Dalam sistem peradilan pidana di Indonesia, Kejaksaan memiliki posisi yang sangat strategis. Keterlibatan Jaksa bahkan telah dimulai sejak tahap penyidikan, penuntutan, hingga eksekusi putusan Pengadilan. Meski mengemban tanggung jawab yang begitu besar, namun tampaknya tidak diikuti dengan ketersedian anggaran yang memadai bagi korps adhyaksa tersebut.
Pada tahun 2011, Kejaksaan dapat melakukan penuntutan sebanyak 96.488 kasus, akan tetapi jumlah perkara yang dituntut tidak sesuai dengan penganggaran yang dilakukan oleh Kejaksaan. Dalam laporan tahunan Kejaksaan RI 2011, Kejaksaan menganggarkan 10.100 kasus tidak pidana umum (pidum) yang akan dituntut. Dari data tersebut, Kejaksaan mampu melakukan penuntutan sebanyak 955.32% dari anggaran yang tersedia.

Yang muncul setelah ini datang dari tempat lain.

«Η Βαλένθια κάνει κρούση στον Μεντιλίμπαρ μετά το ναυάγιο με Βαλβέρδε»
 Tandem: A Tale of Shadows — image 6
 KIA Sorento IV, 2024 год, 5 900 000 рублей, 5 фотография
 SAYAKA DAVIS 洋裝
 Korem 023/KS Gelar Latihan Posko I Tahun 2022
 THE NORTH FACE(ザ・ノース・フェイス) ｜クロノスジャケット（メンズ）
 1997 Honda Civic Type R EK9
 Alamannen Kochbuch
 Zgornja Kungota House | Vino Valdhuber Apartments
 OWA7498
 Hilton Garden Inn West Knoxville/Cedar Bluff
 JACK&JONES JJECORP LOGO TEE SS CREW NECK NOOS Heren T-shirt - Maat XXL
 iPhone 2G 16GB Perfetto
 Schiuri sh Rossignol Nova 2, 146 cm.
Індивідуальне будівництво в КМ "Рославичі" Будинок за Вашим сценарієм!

Akibatnya, sejumlah jaksa mengeluhkan besaran anggaran yang tidak mencukupi untuk menyelesaikan suatu perkara, terutama di wilayah-wilayah terpencil yang membutuhkan biaya transportasi yang besar. Kejaksaan sendiri mengakui bahwa minimnya anggaran penanganan perkara menjadi salah satu penyebab praktik korupsi. Perbedaan antara alokasi anggaran dari Pemerintah dengan kebutuhan operasional, berakibat Kejaksaan perlu mencari cara dalam pengelolaan keuangan. Tujuannya agar fungsi utama Kejaksaan dalam penegakan hukum tidak terhambat.